▸ Extract to read
===

Here's how cutting down West African trees made us vulnerable to Ebola

The World
Fruit bats like the ones pictured here are often key vectors for diseases like Ebola, and disturbing their habitats may have made humans more vulnerable.

If you're sick, you might well have an animal to blame.

Scientists say that more than six out of 10 infectious diseases in humans were transmitted from animals. And that transmission, or "disease spillover," gets worse the more humans alter the environment and disturb animal populations — like, say, when they cut down trees that house Ebola-carrying fruit bats.

“The situation in West Africa is that there has been intensive deforestation,” says Jonathan Epstein, a veterinarian and epidemiologist with EcoHealth Alliance, a New York-based conservation group  “With deforestation, there’s more exposure between people and wildlife, more opportunity for contact.”

===

▸ Recorded data
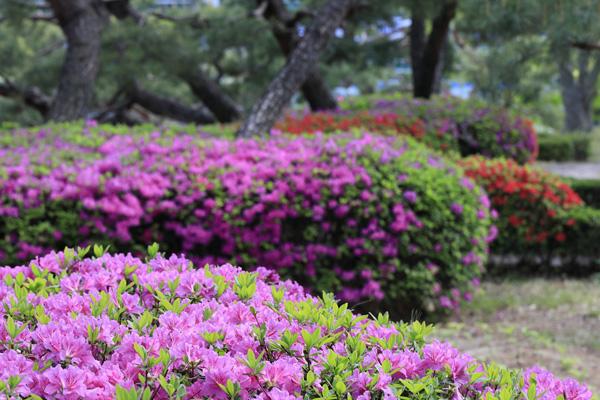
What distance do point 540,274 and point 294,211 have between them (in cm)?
432

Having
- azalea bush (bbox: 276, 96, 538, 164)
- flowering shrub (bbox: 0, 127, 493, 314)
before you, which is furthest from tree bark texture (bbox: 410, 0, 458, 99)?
flowering shrub (bbox: 0, 127, 493, 314)

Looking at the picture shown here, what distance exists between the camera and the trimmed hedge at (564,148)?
17.5 m

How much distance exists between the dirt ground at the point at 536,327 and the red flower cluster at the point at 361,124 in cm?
343

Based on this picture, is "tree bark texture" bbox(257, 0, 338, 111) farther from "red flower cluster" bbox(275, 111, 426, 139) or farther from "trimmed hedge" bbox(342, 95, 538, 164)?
"red flower cluster" bbox(275, 111, 426, 139)

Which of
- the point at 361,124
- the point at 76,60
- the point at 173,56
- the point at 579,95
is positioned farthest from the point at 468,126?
the point at 579,95

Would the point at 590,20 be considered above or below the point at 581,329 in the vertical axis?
above

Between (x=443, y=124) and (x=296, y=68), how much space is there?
3.66 meters

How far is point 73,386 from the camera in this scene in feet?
4.49

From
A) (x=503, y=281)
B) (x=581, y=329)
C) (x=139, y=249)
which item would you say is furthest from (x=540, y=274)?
(x=139, y=249)

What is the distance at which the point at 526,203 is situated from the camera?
319 inches

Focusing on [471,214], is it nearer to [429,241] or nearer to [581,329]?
[429,241]

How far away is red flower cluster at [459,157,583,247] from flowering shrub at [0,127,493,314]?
2442 mm

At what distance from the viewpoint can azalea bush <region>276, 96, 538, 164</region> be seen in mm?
10673

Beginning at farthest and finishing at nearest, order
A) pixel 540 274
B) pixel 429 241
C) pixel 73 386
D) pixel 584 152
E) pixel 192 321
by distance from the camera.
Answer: pixel 584 152
pixel 540 274
pixel 429 241
pixel 192 321
pixel 73 386
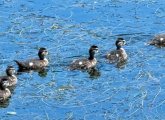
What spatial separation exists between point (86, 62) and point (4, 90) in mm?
2684

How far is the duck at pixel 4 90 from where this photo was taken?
70.9ft

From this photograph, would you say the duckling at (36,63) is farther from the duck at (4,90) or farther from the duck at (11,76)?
the duck at (4,90)

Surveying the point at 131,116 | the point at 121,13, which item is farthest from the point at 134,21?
the point at 131,116

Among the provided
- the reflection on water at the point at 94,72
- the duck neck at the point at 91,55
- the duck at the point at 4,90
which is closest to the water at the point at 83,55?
the reflection on water at the point at 94,72

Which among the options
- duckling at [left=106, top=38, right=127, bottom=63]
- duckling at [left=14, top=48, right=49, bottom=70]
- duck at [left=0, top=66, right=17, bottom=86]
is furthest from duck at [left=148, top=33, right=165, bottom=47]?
duck at [left=0, top=66, right=17, bottom=86]

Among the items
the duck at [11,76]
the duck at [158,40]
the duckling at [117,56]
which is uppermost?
the duck at [158,40]

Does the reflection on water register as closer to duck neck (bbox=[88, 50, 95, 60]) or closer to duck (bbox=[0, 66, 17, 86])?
duck neck (bbox=[88, 50, 95, 60])

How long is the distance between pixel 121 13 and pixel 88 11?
1.06m

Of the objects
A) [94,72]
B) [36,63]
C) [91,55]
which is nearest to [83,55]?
[91,55]

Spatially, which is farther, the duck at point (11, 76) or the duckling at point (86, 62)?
the duckling at point (86, 62)

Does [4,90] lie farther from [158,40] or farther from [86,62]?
[158,40]

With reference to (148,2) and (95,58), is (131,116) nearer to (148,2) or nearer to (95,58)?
(95,58)

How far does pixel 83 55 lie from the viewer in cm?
2448

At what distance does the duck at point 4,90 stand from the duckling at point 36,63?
1.33 m
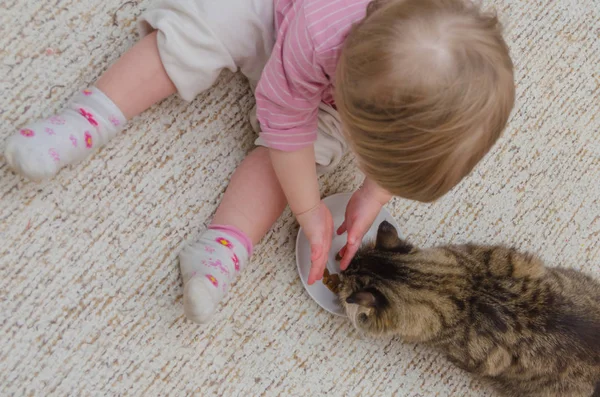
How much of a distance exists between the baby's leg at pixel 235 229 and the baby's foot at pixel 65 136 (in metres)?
0.23

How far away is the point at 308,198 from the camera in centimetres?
Result: 92

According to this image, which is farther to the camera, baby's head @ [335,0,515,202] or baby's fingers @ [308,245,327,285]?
baby's fingers @ [308,245,327,285]

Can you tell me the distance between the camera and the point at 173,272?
3.26 ft

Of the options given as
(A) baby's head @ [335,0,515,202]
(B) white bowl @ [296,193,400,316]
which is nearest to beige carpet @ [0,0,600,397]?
(B) white bowl @ [296,193,400,316]

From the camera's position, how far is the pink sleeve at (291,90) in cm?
77

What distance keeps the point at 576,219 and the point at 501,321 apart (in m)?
0.39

===

▸ Activities
[A] According to the Ebola article, why does cutting down trees in West Africa raise the risk of disease spillover? Answer in one to three sentences.
[B] Carry on the article about deforestation and Ebola in West Africa, starting after Jonathan Epstein's remark about exposure between people and wildlife.

▸ Task-by-task results
[A] Deforestation brings people and wildlife into closer contact, such as the fruit bats that carry Ebola. That gives more opportunity for diseases to pass from animals to humans.

[B]
West Africa has seen a steep increase in logging in recent years. Guinea’s rainforests alone have been reduced by 80 percent; Liberia has sold rights to more than half of its forests for logging, mining and industrial agriculture. Sierra Leone is on track to be completely deforested in the near future.

Epstein says that large-scale logging has created easy transport routes in and out of the forests. "As a by-product of many logging activities, there are also improved road systems that connect what were once remote, forested habitats to urban center," he explains. "One of the things we’ve seen for the first time in this outbreak is the spread of Ebola into an urban center. This is certainly what happened as cases moved from the Guéckédou region of Guinea, into Conakry, the capital. That hadn’t happened before.”

Another risk comes from bush meat, like those fruit bats, which is caught, killed and butchered in rural areas and then transported and sold in cities. Handling an uncooked bat with a zoonotic disease — diseases that can jump between animals and humans — can create an epidemic as human-to-human contact becomes the primary risk.

“Bringing wildlife into urban markets, in and of itself, could be a risk factor for disease spillover,” Epstein says. “That’s exactly what happened in southern China [with Severe Acute Respiratory Syndrome] as bats were brought into urban markets in southern China and SARS coronavirus spread between bats and other animals and eventually into people.”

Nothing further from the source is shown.